EXERCISE GOAL => Without including any picture, write out the entries exactly as they stand.

GIVEN DATA =>
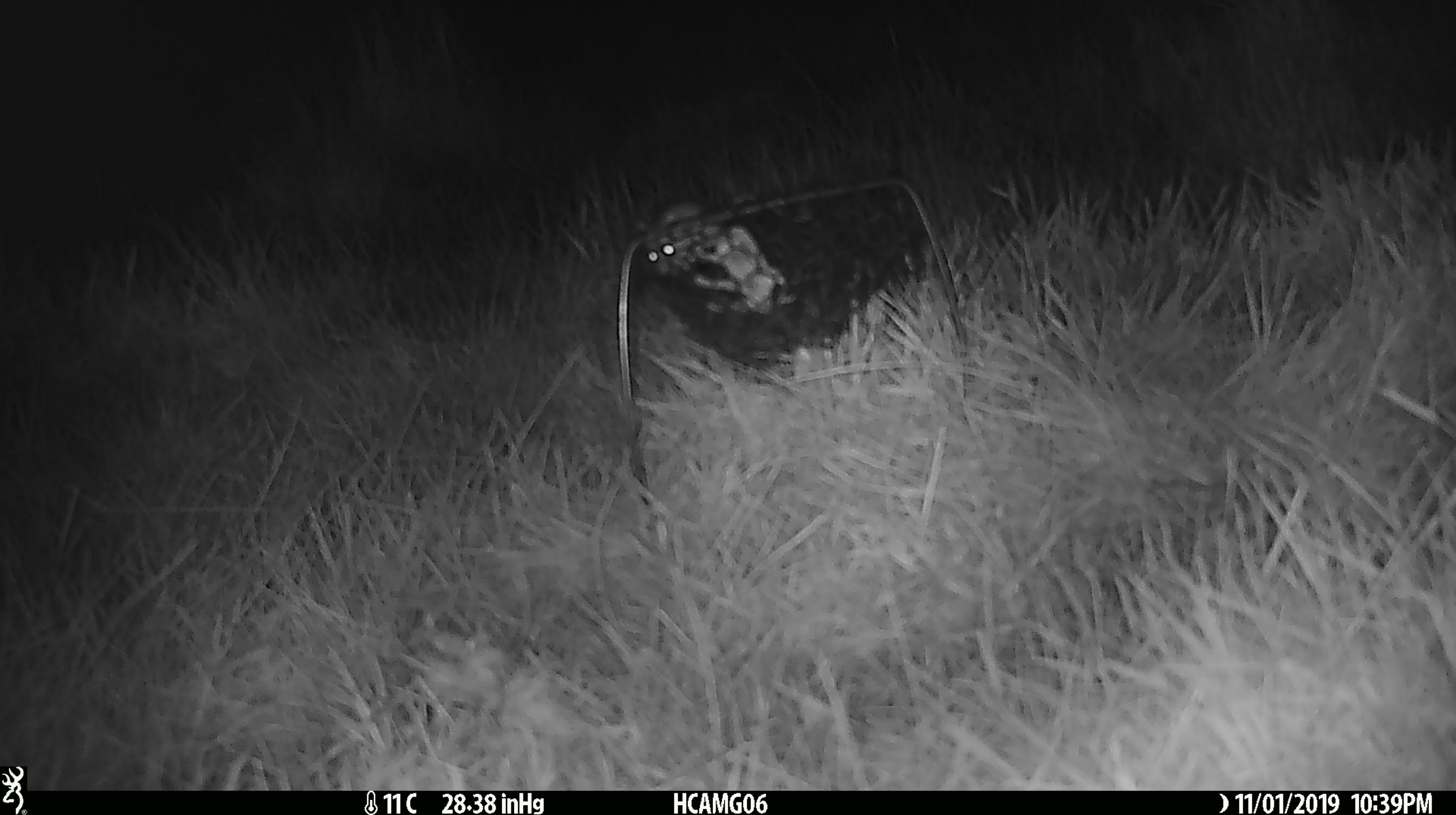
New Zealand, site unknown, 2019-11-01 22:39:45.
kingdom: Animalia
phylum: Chordata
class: Mammalia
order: Rodentia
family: Muridae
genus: Mus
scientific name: Mus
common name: mouse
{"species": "mouse (Mus)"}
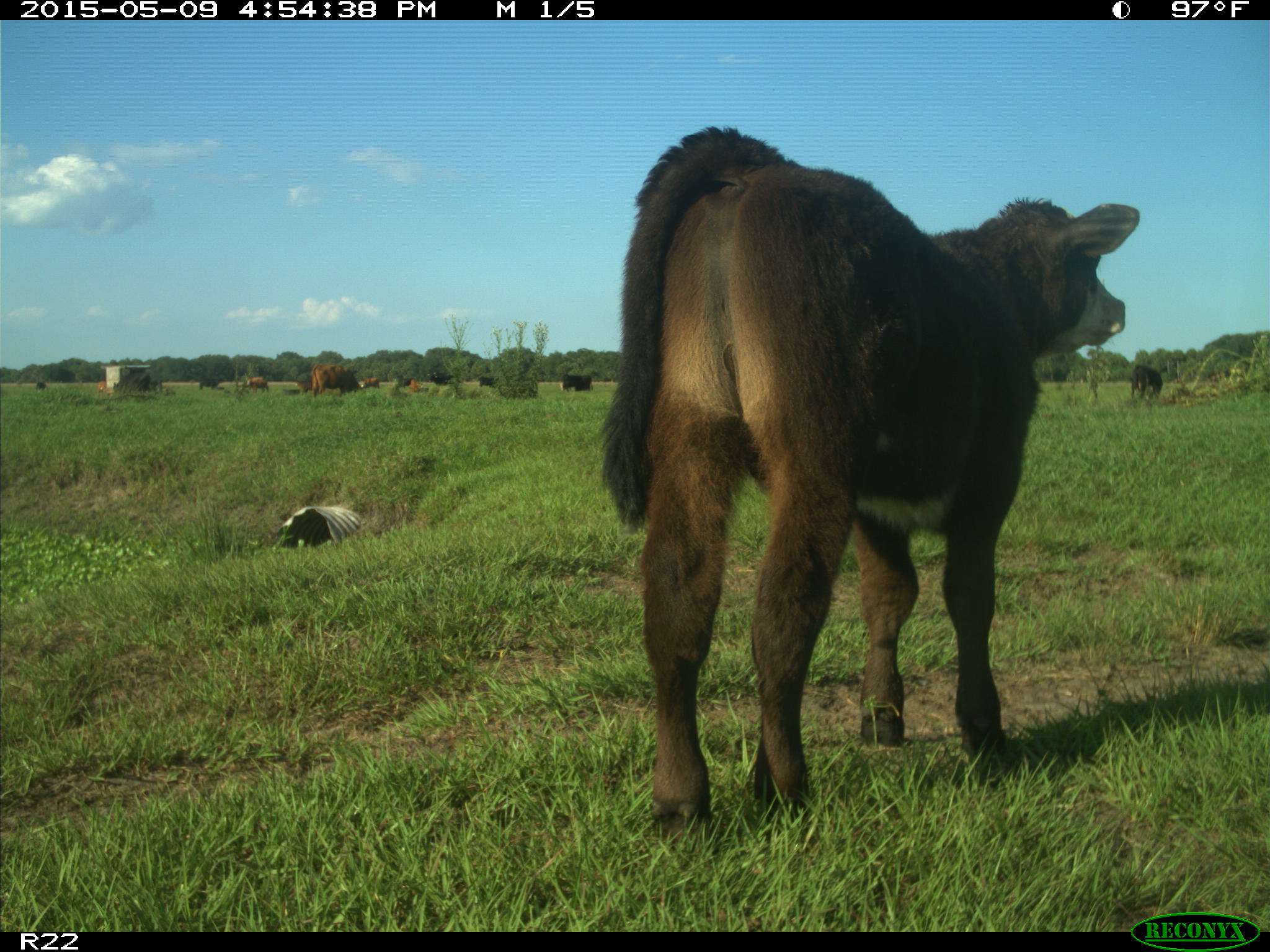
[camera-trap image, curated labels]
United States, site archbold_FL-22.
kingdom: Animalia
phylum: Chordata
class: Mammalia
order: Artiodactyla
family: Bovidae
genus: Bos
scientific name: Bos taurus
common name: domestic cow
Bos taurus (domestic cow).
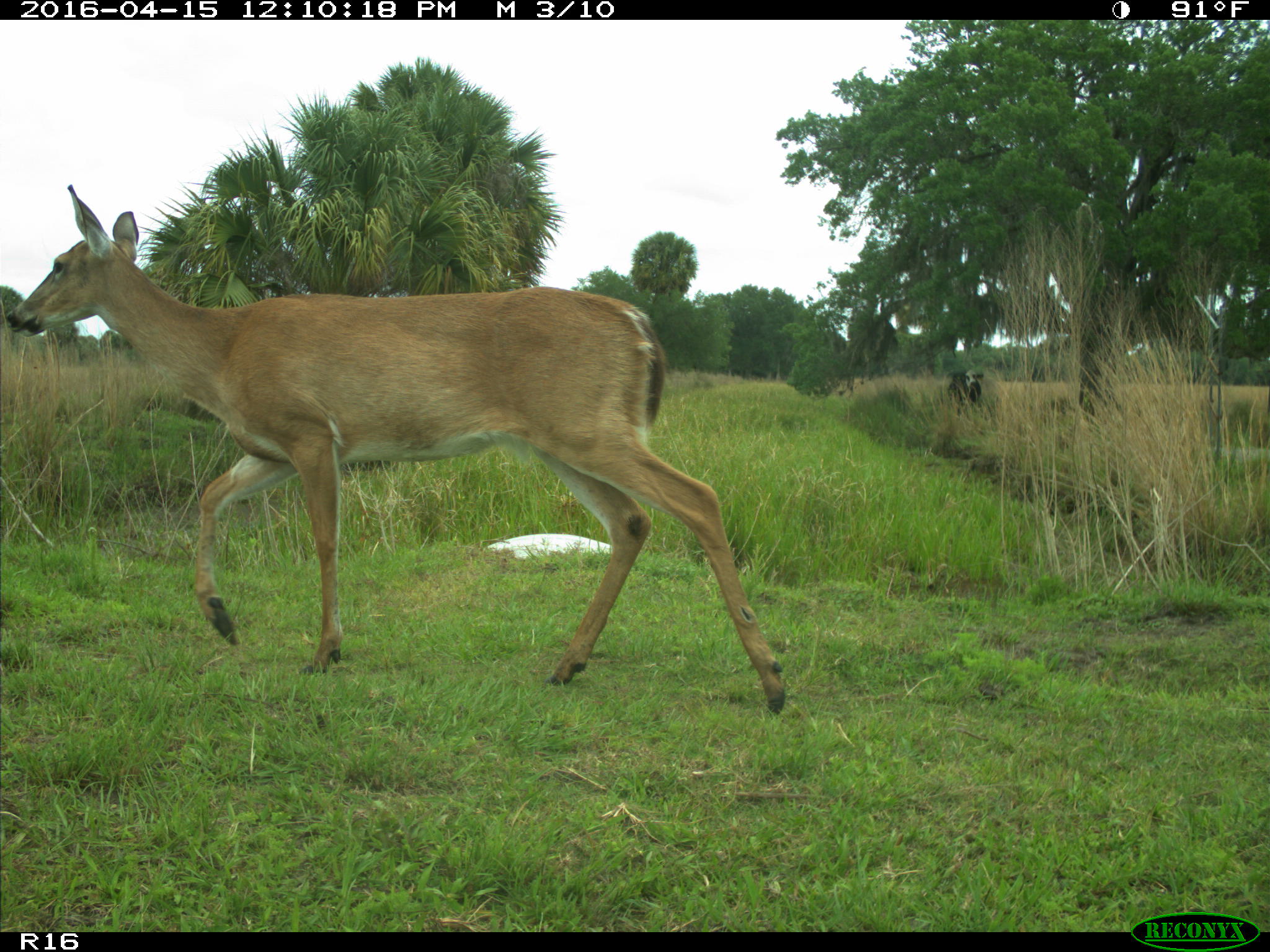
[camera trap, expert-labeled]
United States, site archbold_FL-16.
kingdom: Animalia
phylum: Chordata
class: Mammalia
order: Artiodactyla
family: Cervidae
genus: Odocoileus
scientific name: Odocoileus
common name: deer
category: unidentified deer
Unidentified deer (deer) (Odocoileus).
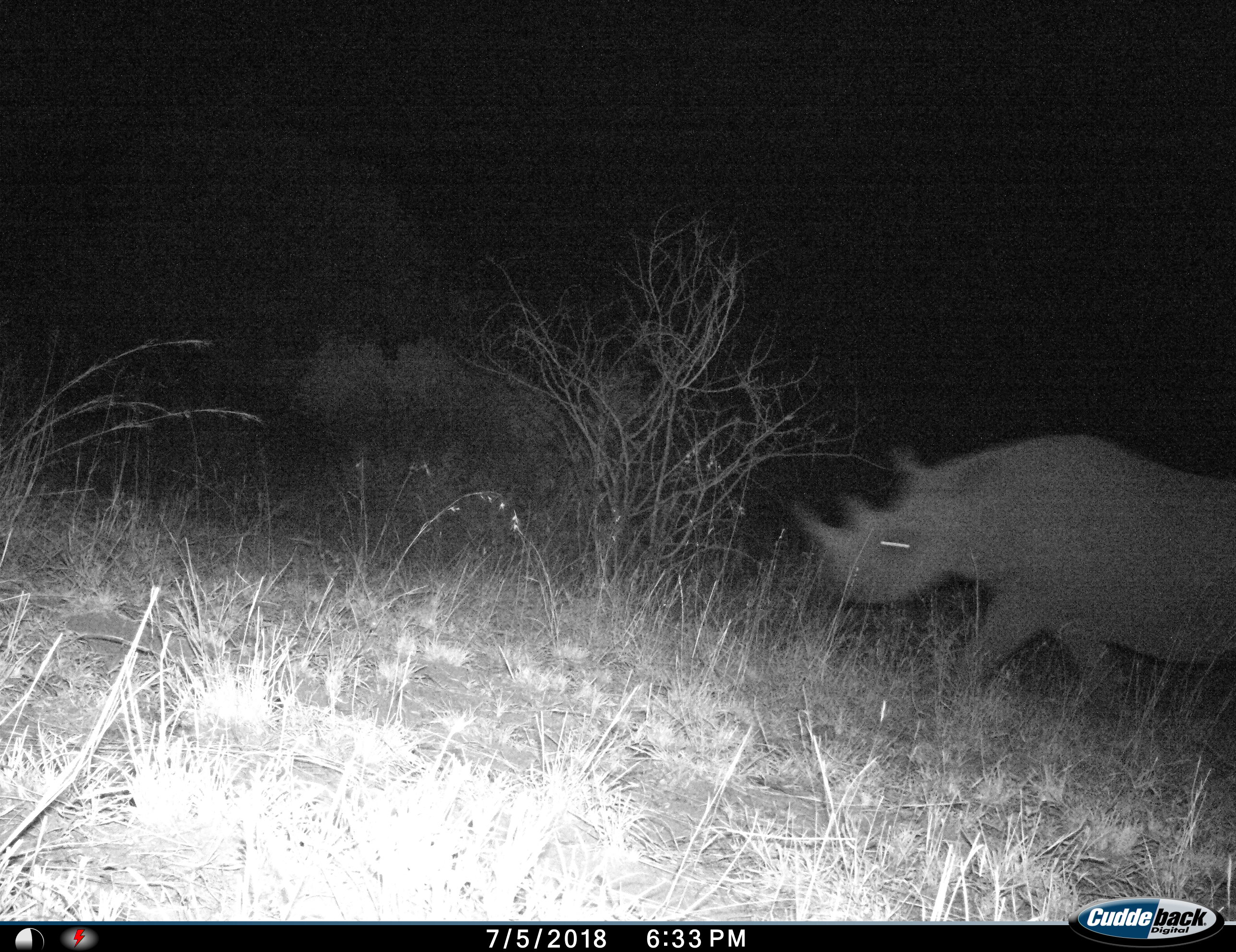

SOLUTION =>
New Zealand, site unknown, 2019-11-01 22:39:45.
kingdom: Animalia
phylum: Chordata
class: Mammalia
order: Rodentia
family: Muridae
genus: Mus
scientific name: Mus
common name: mouse
{"species": "mouse (Mus)"}
[camera-trap image, curated labels]
United States, site archbold_FL-22.
kingdom: Animalia
phylum: Chordata
class: Mammalia
order: Artiodactyla
family: Bovidae
genus: Bos
scientific name: Bos taurus
common name: domestic cow
Bos taurus (domestic cow).
[camera trap, expert-labeled]
United States, site archbold_FL-16.
kingdom: Animalia
phylum: Chordata
class: Mammalia
order: Artiodactyla
family: Cervidae
genus: Odocoileus
scientific name: Odocoileus
common name: deer
category: unidentified deer
Unidentified deer (deer) (Odocoileus).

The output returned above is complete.